Gently, the Captain's hands took the rifle away from Templar. They pointed the muzzle at his belly and signalled for him to lie down. When Templar stared uncomprehending, they fired a blast near his cheek. By the time the Captain's hands had finished trussing Templar with his own trousers and belt, the blue-eyed young man had noticed the thing on his Captain's neck—and quietly gone mad.

After binding Hogan's unconscious bulk, it dragged both of them into the spheroid. There it frantically opened drawers, thumbed through illustrations in books and manuals, pulled levers and pressed buttons indiscriminately, as though it was looking for a clue to guide its further actions. It had dropped its net by the control dome. Now it seemed to be searching for some more effective means of taking men alive. The auto-electric gun manual held its attention, especially the circuit diagrams that showed how the deadly stream of electrons might be widened into a stunning spray. Unfortunately there was even a line drawing of a man stunning and tying a venupod. It stared for a long time at the accompanying frequency tables. The setting-numbers on the receiver of the gun, the corresponding numbers on the table, the logic of mathematics made the thing's inability to read words quite immaterial.

When Spencer clambered through the hatch, the diffusion ray stunned him in his tracks. Quickly it leaped out and stunned Ives and Kwatahiri. After the Captain's hands had bound them with climbing ropes, they lay on the floor of the spheroid, their limp bodies gradually stiffening with horror as the effects of the ray wore off. As their voices began to curse and argue and plead, night descended.
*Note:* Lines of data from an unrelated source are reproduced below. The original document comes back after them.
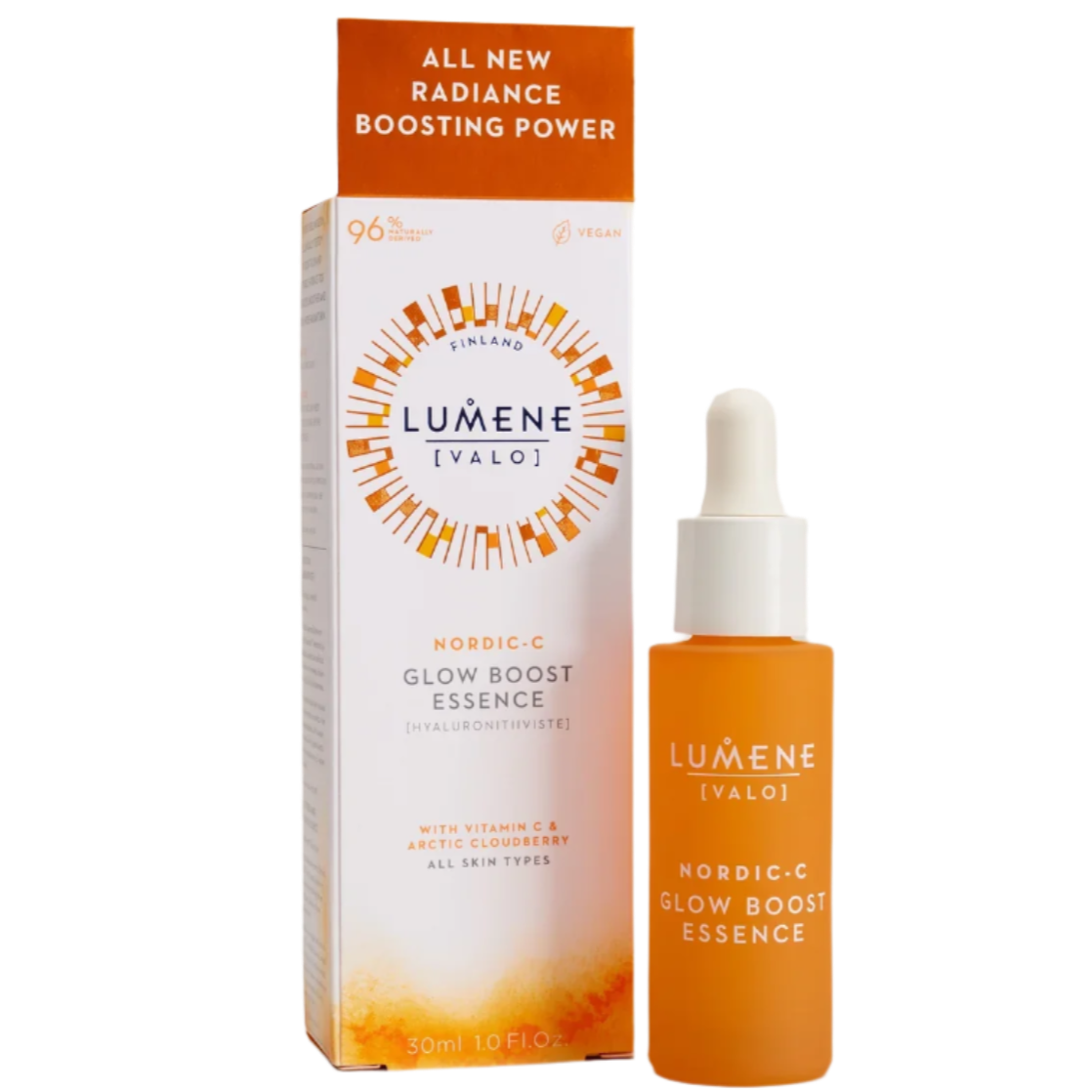 An orange dropper bottle of Lumene Nordic-C Glow Boost Essence stands next to its box, promoting a vegan vitamin C serum with hyaluronic acid and Arctic cloudberry for radiant skin.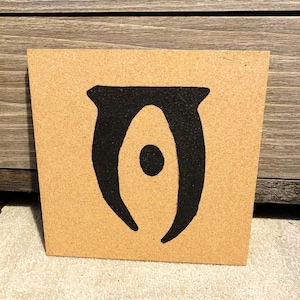 May include: Square cork board featuring a black symbol. The symbol is a stylized eye shape with a central dot. The cork board has a natural, light brown color and a textured surface.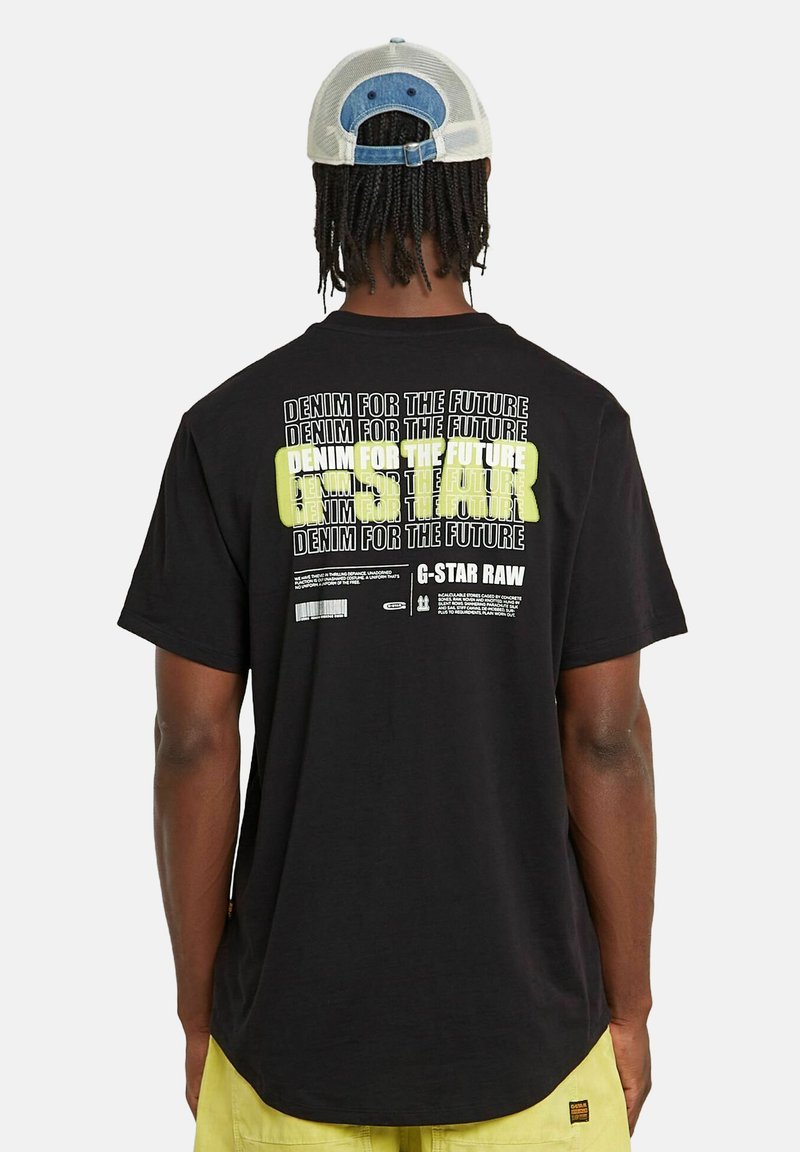 Camiseta de algodón negra con texto en blanco y amarillo neón en la parte posterior. Cuello redondo y mangas cortas. Etiqueta visible en el lado.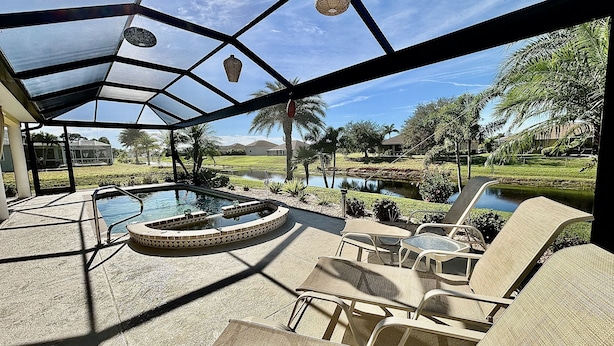 Un espace extérieur abrité comprenant une piscine, des chaises longues et une vue sur un jardin aménagé et sur des maisons situées au loin.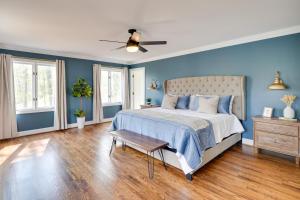 ein blaues Schlafzimmer mit einem Bett und einem Deckenventilator in der Unterkunft Spacious Waterfront Hyco Lake Retreat with Dock! in Roxboro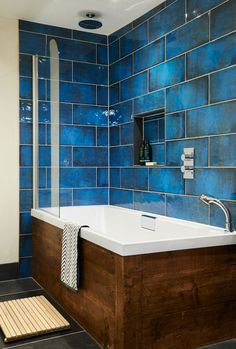 a bath tub sitting next to a shower in a bathroom under a blue tiled wall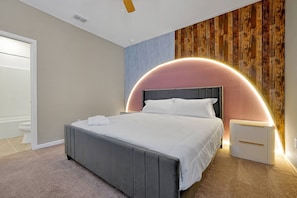 Un dormitorio moderno con una cama grande, una mesita de noche y un elemento decorativo en una pared curva.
But it did not need to turn on the lights.

By morning the men were moaning for water, and the thing seemed to notice the Captain's increasing weakness. It freed him to see what he would do to help himself.

The Captain lunged for the water faucet, but, as the cool water trickled before his eyes and the men on the floor cried out for it, the Captain was thinking. Taking down the small bottle of poison intended for zoological specimens, he poured a few drops into a glass; not much, his stomach would throw back a large dose before it had time to take effect. He had seen that Ives had already rubbed his wrist bonds thin. In a few hours Ives would be free to help the others.

As the Captain raised the glass, the thing quivered and forced his arms down. It made him kneel beside Hogan, hold the glass to Hogan's lips. The still-dazed man drank greedily.

While Hogan was dying, a slow process, it savagely punished the Captain's eye. But he welcomed the pain. Even the thing was unable to control the heaving of his chest or the tears coursing from his good eye.

Spencer raised his head: "Captain, if you can hear me, I want you to know that we understand what has happened. We are still with you, if you are there. If you have to kill us to beat this thing, that's all right."

After that, it gave the Captain no more freedom. With much hesitation and quivering it filled a clean glass and gave his four surviving men water. Then it carefully examined the food in the refrigerator. But Ives was the only one who would eat. After a safety-waiting period, it stuffed the Captain's mouth with only those kinds of food that Ives had eaten.

When the sun began to slant into the open hatchway, the Captain felt the thing's body take on a new motion, a slow, regular rolling motion that increased in speed as it sat his body beside Ives and bent his back until the thing touched Ives' neck. When Ives ceased screaming, the Captain's body rose and turned. On Ives' neck clung a tiny replica of the thing.